Excerpt from a dataset:
<<<<
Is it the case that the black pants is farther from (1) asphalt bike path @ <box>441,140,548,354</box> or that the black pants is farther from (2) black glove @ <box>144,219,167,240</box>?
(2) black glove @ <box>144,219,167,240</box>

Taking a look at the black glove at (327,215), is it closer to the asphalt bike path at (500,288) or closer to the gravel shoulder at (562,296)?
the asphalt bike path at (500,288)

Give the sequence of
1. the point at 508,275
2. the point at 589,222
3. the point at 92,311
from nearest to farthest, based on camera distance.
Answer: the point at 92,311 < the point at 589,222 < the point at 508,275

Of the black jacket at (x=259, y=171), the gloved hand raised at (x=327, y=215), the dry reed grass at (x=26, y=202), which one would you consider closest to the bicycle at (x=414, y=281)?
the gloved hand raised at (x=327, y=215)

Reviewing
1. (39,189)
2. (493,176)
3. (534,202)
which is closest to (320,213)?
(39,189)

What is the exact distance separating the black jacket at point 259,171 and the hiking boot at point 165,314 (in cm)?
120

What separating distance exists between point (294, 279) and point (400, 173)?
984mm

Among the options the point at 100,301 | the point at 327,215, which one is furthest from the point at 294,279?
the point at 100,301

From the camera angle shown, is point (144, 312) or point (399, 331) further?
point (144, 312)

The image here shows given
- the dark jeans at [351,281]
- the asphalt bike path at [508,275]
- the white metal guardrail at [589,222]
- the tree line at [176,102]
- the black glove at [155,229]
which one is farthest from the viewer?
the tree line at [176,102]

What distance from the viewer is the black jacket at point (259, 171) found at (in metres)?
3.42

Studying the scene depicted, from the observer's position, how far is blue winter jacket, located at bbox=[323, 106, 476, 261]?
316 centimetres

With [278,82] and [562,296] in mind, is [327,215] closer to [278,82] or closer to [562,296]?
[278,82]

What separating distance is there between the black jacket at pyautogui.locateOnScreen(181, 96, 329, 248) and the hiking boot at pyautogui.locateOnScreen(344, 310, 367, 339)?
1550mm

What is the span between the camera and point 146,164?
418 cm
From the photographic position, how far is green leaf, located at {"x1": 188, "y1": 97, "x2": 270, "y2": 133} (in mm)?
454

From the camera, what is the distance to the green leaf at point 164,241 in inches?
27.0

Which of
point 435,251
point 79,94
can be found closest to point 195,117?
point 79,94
>>>>
# [Written instruction]
Locate each line in the items above that contains the word "position", and copy every such line in full.

# [Answer to this exercise]
Studying the scene depicted, from the observer's position, how far is blue winter jacket, located at bbox=[323, 106, 476, 261]?
From the photographic position, how far is green leaf, located at {"x1": 188, "y1": 97, "x2": 270, "y2": 133} (in mm)?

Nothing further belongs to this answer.